Increasing demand for Python programmers
In the past 5 years Python has enjoyed one the largest growth rate in terms of number of queries in the major search engines. While already in 2016 a software engineer with good Python knowledge could earn up to $100,000, analysts predict that an annual salary of a Senior Python Developer will fluctuate around the amount of $105,000 and higher. This is due in large part to the increasing adoption of the language by big organizations both for internal development and for interfacing to external libraries/services like Google App Engine which first of the three available programming languages to program with is Python.
Notable softwares/platforms/products written in Python
- Instagram is written in Python
- Reddit is written entirely in Python
- Quora is another famous site written in Python
- Dropbox uses a Python framework to program communications between computers
- at Google, python is one of the 3 "official languages" alongside with C++ and Java, which means software developed in Python is allowed to deploy to production services.
- Raspberry Pi, the most popular small single-board computer of the world, has Python as its first and most suggsted programming language. The Pi in the name of the SBC even comes from Python itself
- Wikipedia, Yahoo!, CERN, NASA and many other big organizations adopt Python for many parts of their IT infrastructure
Best books for learning Python
For beginners
Python Crash Course: A Hands-On, Project-Based Introduction to Programming | |
Python Crash Course is a fast-paced, thorough introduction to Python that will have you writing programs, solving problems, and making things that work in no time. In the first half of the book, you’ll learn about basic programming concepts, such as lists, dictionaries, classes, and loops, and practice writing clean and readable code with exercises for each topic. You’ll also... (continue on Amazon) |
For experienced programmers
Fluent Python: Clear, Concise, and Effective Programming | |
Python’s simplicity lets you become productive quickly, but this often means you aren’t using everything it has to offer. With this hands-on guide, you’ll learn how to write effective, idiomatic Python code by leveraging its best—and possibly most neglected—features.

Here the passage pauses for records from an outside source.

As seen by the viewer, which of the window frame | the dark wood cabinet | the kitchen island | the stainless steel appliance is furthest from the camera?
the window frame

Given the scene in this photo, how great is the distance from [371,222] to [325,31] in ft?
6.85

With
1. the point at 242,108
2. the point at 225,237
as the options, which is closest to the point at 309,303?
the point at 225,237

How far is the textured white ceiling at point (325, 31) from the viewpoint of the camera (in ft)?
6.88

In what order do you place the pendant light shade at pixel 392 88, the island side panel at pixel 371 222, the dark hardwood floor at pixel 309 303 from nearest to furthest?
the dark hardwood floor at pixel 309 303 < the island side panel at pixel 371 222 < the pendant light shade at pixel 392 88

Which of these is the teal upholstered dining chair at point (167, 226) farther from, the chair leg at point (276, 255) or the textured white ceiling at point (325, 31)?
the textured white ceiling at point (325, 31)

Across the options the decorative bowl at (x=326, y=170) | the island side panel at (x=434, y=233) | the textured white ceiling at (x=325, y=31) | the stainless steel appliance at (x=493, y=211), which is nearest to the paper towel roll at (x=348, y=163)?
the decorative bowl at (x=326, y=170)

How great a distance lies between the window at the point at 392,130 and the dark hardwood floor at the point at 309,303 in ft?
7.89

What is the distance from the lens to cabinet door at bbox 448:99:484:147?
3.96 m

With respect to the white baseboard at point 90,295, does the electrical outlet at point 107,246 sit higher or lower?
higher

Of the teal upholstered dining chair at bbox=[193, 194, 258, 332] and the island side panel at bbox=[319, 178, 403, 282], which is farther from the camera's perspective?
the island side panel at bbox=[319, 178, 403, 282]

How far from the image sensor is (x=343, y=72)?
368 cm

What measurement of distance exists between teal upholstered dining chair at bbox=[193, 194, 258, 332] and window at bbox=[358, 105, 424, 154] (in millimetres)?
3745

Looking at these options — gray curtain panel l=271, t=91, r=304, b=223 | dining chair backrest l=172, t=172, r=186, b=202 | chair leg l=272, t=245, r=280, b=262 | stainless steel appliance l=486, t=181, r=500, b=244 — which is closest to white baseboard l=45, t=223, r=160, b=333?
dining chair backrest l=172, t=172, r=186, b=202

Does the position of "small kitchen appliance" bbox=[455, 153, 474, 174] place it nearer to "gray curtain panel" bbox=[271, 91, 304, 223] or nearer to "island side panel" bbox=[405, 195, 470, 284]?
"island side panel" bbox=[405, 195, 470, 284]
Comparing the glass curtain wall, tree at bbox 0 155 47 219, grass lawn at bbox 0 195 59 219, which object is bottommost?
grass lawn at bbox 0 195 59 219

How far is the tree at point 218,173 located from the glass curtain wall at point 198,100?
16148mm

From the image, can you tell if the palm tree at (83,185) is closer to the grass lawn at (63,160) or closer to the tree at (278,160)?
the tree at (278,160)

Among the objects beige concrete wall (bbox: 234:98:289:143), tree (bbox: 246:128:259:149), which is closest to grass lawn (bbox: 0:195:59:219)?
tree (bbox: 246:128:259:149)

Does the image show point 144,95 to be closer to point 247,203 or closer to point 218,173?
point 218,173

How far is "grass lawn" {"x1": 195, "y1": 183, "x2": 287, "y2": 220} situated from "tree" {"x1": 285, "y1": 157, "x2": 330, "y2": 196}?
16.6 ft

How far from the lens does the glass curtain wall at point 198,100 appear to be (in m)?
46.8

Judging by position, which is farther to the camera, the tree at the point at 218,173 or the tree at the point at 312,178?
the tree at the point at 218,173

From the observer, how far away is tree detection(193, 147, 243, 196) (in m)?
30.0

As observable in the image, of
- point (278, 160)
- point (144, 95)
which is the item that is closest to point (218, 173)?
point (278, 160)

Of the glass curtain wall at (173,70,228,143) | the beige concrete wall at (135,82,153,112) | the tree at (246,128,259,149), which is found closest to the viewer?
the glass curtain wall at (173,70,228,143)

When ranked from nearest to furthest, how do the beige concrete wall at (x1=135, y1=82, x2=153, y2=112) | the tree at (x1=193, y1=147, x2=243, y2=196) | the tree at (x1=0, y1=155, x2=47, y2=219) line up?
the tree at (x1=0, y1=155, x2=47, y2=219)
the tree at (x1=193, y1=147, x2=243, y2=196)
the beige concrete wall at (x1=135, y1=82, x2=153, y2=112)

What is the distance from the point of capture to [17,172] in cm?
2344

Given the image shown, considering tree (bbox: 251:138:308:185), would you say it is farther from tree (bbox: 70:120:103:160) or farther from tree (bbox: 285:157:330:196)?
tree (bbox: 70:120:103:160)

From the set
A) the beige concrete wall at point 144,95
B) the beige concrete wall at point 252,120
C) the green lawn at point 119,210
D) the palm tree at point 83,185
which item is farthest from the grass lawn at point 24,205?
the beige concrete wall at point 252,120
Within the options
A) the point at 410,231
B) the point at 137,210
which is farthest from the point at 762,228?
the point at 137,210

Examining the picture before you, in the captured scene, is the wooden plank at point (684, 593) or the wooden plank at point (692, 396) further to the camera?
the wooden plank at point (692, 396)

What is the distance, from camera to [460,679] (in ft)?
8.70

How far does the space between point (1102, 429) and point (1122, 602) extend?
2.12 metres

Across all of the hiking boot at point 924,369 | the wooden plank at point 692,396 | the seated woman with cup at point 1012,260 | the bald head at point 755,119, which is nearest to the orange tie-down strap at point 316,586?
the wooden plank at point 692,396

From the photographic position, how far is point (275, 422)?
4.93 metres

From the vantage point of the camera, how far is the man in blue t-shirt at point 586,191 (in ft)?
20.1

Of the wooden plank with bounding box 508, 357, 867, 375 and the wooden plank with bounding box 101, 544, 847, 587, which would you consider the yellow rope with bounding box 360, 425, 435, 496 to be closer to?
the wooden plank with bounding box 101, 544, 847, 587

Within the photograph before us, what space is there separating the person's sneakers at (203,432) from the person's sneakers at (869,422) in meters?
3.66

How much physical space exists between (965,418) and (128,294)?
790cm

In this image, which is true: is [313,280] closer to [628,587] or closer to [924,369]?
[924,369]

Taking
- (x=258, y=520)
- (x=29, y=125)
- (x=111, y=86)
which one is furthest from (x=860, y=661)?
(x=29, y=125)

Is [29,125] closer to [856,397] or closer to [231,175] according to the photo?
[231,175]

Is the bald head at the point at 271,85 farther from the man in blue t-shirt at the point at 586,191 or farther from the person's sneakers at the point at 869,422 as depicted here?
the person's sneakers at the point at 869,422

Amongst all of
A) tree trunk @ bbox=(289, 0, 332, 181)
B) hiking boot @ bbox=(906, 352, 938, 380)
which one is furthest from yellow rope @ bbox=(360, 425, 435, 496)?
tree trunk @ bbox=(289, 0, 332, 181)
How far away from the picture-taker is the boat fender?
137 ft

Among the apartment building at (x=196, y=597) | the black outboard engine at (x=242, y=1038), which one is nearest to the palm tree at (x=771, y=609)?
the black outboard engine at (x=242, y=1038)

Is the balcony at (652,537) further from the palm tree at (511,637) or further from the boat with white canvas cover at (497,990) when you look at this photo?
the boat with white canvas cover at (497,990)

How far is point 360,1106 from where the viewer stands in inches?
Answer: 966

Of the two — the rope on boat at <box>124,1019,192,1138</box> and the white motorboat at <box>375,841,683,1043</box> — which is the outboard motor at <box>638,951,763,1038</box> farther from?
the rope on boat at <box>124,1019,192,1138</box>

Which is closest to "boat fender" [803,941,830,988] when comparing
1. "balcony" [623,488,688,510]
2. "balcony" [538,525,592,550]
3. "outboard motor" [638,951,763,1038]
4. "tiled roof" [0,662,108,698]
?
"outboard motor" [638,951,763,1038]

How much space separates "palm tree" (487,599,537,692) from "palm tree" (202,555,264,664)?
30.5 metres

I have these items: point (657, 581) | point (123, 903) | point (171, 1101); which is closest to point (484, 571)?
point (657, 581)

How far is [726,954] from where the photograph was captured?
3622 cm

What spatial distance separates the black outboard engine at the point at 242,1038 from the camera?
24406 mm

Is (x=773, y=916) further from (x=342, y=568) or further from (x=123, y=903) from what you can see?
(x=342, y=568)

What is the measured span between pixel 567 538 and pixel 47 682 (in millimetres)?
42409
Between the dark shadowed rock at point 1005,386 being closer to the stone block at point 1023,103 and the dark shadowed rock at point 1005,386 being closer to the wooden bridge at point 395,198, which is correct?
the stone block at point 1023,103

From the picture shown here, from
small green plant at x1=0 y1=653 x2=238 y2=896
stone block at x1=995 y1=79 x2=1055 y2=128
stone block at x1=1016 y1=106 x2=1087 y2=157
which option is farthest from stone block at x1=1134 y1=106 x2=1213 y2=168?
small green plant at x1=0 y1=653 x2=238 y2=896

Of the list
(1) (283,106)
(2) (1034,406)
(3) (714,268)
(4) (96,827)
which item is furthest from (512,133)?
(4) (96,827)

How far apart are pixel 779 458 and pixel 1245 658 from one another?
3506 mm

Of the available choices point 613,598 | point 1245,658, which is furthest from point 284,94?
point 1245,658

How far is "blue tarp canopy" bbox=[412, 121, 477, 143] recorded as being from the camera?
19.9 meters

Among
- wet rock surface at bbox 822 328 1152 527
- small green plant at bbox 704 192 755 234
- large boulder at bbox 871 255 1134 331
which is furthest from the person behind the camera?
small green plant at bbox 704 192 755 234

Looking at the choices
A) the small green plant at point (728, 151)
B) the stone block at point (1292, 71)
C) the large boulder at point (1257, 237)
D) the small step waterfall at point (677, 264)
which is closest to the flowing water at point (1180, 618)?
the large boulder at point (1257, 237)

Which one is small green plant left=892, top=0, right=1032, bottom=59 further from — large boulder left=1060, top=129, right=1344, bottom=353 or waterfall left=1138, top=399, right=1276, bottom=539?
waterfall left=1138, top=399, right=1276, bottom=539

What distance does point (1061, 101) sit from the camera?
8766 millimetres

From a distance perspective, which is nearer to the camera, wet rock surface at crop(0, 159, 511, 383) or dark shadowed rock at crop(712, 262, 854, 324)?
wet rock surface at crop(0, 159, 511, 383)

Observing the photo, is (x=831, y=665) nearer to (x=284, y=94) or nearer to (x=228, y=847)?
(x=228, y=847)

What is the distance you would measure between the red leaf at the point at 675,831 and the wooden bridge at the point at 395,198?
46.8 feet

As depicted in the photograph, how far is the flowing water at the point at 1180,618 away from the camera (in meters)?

Author Luciano Ramalho takes you through Python’s core language features and libraries, and shows... (continue on Amazon) |
Conclusion
After almost 30 years from its first release, Python is still seeing, and notably during the last 5 years, an important increasing in popularity at the point that the TIOBE index ranks it as one of the four most popular programming languages of the world. Python's wide success is surely due to its simplicity, its peculiar syntax that allows to write very readable code and its comprehensive and cross-platform standard library. Still, as we see it, two are the really killer features that made Python get where it is today and that will boost it even more in the future: 1) the ease with which Python can interface with C/C++; 2) the ease with which Python can be transpiled to other languages and/or virtual machine bytecodes. While these two features are certainly not exploited very often, they are by far and large the most strategically important ones when evaluating the language adoption. In fact being cross-platform today means more that just being able to run applications on many different hardware/operating systems, transpiling between different languages to leverage the power of all the software assets at disposal of an organization is becoming increasingly in use these days and languages like Python that play well in these regards are certainly more suited to have a bright future.